Question

How to find nth term for a sequence of following numbers;

1,9,36,100...? I know that this is square sequence and I use the formula a+(n-1)d+1/2×(n-1)×(n-2)c where a=the first term of first sequence d=difference between first two terms in first sequence and c=common difference between terms in the second difference.

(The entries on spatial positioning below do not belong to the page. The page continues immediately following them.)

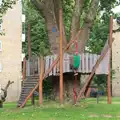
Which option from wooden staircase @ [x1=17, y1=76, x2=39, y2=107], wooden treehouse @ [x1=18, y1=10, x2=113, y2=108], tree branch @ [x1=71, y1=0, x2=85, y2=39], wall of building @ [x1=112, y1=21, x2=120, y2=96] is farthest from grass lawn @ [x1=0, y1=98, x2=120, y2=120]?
wall of building @ [x1=112, y1=21, x2=120, y2=96]

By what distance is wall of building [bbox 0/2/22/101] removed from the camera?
1821 inches

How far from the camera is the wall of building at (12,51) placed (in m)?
46.2

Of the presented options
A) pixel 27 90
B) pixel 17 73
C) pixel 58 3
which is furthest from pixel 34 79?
pixel 17 73

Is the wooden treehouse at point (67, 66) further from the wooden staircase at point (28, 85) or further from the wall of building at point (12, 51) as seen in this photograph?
the wall of building at point (12, 51)

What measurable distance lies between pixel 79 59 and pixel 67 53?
1.10m

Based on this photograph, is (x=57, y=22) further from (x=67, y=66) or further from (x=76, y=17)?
(x=67, y=66)

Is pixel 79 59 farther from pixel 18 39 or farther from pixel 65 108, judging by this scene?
pixel 18 39

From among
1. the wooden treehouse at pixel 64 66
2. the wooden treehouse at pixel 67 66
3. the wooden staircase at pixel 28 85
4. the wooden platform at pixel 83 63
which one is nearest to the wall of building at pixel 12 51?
the wooden staircase at pixel 28 85

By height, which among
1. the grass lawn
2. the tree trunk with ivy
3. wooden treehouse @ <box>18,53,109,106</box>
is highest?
the tree trunk with ivy

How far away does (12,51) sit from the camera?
155ft

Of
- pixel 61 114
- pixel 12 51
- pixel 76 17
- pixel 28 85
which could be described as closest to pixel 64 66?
pixel 28 85

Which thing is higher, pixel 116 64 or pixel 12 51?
pixel 12 51

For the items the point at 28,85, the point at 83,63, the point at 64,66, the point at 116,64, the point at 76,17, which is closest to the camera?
the point at 64,66

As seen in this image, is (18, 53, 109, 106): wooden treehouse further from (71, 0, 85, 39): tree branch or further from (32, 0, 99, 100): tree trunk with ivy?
(71, 0, 85, 39): tree branch
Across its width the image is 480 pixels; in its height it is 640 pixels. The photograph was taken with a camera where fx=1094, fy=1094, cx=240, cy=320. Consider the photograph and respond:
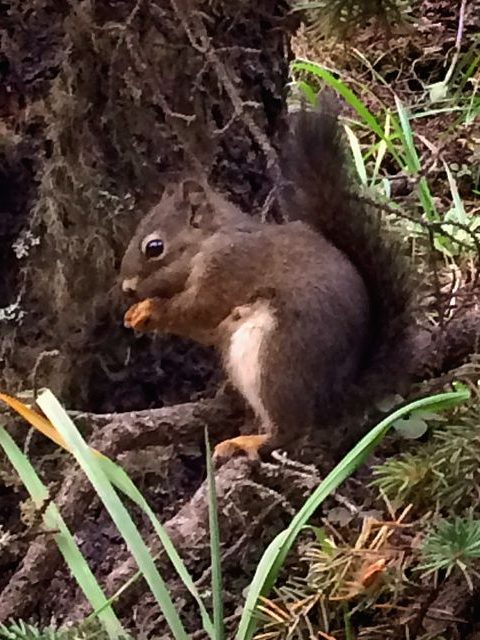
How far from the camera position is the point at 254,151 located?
3.91ft

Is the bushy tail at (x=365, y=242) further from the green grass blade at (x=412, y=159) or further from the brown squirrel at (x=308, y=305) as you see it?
the green grass blade at (x=412, y=159)

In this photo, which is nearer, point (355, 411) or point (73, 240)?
point (355, 411)

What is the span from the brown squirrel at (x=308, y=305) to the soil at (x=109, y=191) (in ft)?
0.25

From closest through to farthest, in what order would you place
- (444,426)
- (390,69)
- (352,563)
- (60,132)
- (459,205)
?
(352,563)
(444,426)
(60,132)
(459,205)
(390,69)

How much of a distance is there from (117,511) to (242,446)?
0.65 feet

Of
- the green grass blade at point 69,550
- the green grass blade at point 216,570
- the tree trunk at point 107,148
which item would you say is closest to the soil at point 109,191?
the tree trunk at point 107,148

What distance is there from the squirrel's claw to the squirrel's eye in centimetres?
20

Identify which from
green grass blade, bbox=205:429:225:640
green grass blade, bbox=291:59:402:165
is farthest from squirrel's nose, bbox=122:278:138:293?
green grass blade, bbox=291:59:402:165

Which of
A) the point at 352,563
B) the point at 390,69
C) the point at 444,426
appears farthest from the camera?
the point at 390,69

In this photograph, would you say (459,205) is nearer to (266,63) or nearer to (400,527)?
(266,63)

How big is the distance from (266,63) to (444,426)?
467mm

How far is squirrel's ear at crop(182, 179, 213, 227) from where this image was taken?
1.08 m

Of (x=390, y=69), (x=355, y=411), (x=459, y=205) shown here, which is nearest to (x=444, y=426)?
(x=355, y=411)

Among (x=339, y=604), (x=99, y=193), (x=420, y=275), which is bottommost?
(x=339, y=604)
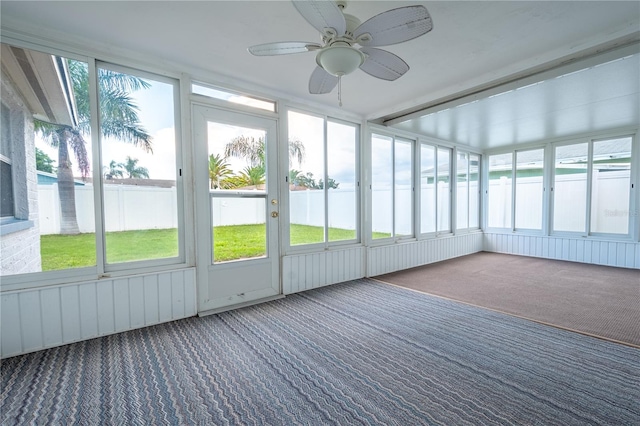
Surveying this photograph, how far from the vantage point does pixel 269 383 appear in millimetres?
1824

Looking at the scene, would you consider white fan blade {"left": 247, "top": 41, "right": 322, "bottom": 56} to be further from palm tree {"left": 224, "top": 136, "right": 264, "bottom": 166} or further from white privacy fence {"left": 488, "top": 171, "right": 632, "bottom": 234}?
white privacy fence {"left": 488, "top": 171, "right": 632, "bottom": 234}

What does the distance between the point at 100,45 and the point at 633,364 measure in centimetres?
490

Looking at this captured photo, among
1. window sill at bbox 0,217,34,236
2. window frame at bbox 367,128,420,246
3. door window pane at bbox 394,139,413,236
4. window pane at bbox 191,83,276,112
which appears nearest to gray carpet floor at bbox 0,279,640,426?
window sill at bbox 0,217,34,236

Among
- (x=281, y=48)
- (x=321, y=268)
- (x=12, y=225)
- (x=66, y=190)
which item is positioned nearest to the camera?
(x=281, y=48)

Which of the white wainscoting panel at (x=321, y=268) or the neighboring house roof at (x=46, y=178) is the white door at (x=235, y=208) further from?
the neighboring house roof at (x=46, y=178)

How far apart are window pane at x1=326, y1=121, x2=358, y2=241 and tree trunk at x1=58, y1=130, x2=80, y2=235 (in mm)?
2793

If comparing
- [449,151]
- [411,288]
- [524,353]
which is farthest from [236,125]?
[449,151]

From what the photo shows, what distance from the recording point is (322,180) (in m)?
3.96

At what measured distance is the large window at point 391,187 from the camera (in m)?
4.54

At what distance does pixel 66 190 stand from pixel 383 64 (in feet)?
9.10

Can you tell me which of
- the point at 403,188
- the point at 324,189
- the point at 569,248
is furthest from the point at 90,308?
the point at 569,248

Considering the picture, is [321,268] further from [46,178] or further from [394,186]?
[46,178]

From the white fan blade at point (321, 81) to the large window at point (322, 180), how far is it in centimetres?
132

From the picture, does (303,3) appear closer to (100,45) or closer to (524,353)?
(100,45)
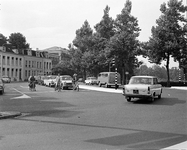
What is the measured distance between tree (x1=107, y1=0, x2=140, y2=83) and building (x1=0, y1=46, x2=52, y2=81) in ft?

How to express c in this example if the terms in the second sequence are cube numbers? please help

Answer 1

Let
`a_n` denote the given sequence.
`a_n` has forward differences

{9 - 1, 36 - 9, 100 - 36, ...} = {8, 27, 64, ...} = {2^3, 3^3, 4^3, ...}

If we call the sequence of forward differences
`b_n`, then for
`n\ge1`,

`b_n=(n+1)^3`

`b_n` is defined in terms of
`a_n` for all
`n\ge1` by

`b_n=a_(n+1)-a_n`

and so
`a_n` is defined recursively by

`a_n=\begin{cases}a_1=1\\a_(n+1)=a_n+(n+1)^3&\text{for }n\ge1\end{cases}`

We can deduce a pattern for the general
`n`-th term:

`a_2=a_1+2^3`

`a_3=a_2+3^3=a_1+\displaystyle\sum_(i=1)^2(i+1)^3`

`a_4=a_3+4^3=a_1+\displaystyle\sum_(i=1)^3(i+1)^3`

and so on, up to

`a_n=a_1+\displaystyle\sum_(i=1)^(n-1)(i+1)^3`

We can simplify the right hand side a bit, noticing that
`a_1=1=1^3` matches
`(i+1)^3` for
`i=0`:

`a_n=\displaystyle\sum_(i=0)^(n-1)(i+1)^3`

and to simplify things a bit more, we shift the index of summation:

`a_n=\displaystyle\sum_(i=1)^ni^3`

You should know that the right side has a nice closed form (look up "Faulhaber's formula" if you don't):

`a_n=\frac{n^2(n+1)^2}4`